The Azure command line is smart enough to get your default SSH-key and add it into the VM. Therefore, to connect, you can just run an SSH command as default and login:
PS C:\Users\1511 MXTI>ssh ubuntu@52.224.120.36
The authenticity of host '52.224.120.36 (52.224.120.36)' can't be established.
ECDSA key fingerprint is SHA256:F/Tb2nXVw4B3aertXLsde0wUTzNkBzu+aOwFHEFpl/A.
Are you sure you want to continue connecting (yes/no)? yes
Warning: Permanently added '52.224.120.36' (ECDSA) to the list of known hosts.
Welcome to Ubuntu 18.04.4 LTS (GNU/Linux 5.0.0-1036-azure x86_64)Welcome to Ubuntu 18.04.4 LTS (GNU/Linux 5.0.0-1036-azure x86_64)
ubuntu@vm1:~$
Now that you have everything up and running, we can delete everything to avoid some unexpected costs, except the ones we are studying:
PS C:\Users\1511 MXTI>az group delete --name book
Are you sure you want to perform this operation? (y/n): y
PS C:\Users\1511 MXTI>
You can be relieved now and be sure that everything we created before will cost.
Conclusion
I showed you how to create a VM in three of the main Cloud players.
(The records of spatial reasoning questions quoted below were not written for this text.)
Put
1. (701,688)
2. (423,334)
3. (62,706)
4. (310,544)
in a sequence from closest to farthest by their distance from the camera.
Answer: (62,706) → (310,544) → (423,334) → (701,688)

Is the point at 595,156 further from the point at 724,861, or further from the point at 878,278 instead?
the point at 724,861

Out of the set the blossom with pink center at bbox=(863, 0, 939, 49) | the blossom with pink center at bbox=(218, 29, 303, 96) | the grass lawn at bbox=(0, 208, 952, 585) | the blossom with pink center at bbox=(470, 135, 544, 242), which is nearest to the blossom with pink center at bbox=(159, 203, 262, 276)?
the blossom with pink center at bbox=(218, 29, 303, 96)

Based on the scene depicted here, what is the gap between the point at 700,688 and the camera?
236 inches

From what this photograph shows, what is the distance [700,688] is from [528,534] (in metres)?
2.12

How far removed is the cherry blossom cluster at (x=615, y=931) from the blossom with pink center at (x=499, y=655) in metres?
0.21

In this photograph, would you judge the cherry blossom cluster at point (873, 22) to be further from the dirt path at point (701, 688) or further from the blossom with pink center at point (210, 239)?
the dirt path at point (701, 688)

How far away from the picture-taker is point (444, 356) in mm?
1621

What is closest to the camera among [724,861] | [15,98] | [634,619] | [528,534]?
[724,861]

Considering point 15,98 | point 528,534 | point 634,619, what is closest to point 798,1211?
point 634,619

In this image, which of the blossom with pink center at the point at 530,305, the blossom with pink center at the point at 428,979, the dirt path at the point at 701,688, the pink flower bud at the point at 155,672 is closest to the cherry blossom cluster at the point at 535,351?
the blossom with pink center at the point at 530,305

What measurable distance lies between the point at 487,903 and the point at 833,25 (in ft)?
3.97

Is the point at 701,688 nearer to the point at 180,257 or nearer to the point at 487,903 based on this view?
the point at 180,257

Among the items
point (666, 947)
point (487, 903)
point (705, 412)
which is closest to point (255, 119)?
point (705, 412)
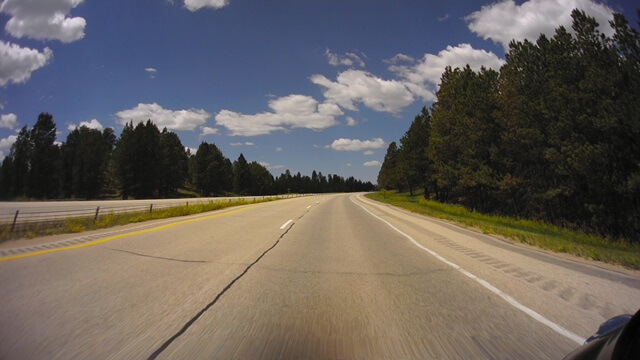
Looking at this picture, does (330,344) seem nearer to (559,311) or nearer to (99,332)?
(99,332)

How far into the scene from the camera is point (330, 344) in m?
3.49

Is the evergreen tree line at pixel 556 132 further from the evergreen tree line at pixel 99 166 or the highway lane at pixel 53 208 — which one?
the evergreen tree line at pixel 99 166

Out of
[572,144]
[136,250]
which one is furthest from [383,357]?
[572,144]

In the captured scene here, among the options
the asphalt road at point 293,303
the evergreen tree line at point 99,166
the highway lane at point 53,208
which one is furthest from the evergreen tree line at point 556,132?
the evergreen tree line at point 99,166

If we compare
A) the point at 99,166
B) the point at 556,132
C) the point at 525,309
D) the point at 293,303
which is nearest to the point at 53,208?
the point at 293,303

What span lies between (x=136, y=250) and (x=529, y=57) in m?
29.8

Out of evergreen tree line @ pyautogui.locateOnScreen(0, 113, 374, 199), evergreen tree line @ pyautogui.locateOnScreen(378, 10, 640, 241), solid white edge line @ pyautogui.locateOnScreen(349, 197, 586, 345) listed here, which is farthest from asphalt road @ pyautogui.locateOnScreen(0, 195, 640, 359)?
evergreen tree line @ pyautogui.locateOnScreen(0, 113, 374, 199)

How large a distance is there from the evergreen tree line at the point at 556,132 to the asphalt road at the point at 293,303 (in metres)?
14.1

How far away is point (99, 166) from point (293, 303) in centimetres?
7557

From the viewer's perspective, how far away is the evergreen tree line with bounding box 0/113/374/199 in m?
56.8

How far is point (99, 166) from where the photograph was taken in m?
67.1

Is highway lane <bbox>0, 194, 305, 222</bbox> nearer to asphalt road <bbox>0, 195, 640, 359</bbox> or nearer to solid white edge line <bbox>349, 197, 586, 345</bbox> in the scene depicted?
asphalt road <bbox>0, 195, 640, 359</bbox>

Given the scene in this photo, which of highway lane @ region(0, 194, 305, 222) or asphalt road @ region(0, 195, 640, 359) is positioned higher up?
asphalt road @ region(0, 195, 640, 359)

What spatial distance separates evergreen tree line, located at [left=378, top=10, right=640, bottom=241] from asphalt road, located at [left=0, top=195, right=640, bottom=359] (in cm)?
1413
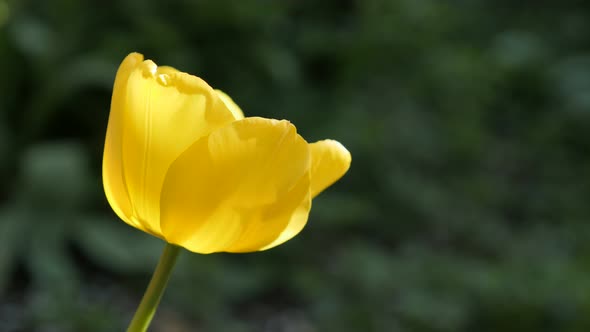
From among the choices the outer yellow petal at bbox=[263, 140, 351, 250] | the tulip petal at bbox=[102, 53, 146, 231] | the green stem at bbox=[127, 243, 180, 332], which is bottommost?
the green stem at bbox=[127, 243, 180, 332]

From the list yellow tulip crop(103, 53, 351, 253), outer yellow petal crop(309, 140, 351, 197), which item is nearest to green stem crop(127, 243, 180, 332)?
yellow tulip crop(103, 53, 351, 253)

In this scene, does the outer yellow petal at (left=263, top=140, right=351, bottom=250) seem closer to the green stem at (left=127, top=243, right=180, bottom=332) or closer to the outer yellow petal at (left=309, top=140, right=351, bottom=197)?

On Amazon, I showed with so much more details than the other competitors. But I do not mean that it is harder than the other. It was just my explanation. Currently, I am working with Azure. But in the past, I have worked with Amazon and Google as well. Therefore, in my view, a good DevOps engineer should be able to work with all the platforms. The concepts are same and you can deliver the same essential infrastructure. There is another concept which is called Multicloud, which aims to use all the Clouds together and you can retrieve the best from each one, like authenticating your users and services using Azure Active Directory, creating the VMs using Amazon EC2, and query your data using the Big Query on Google.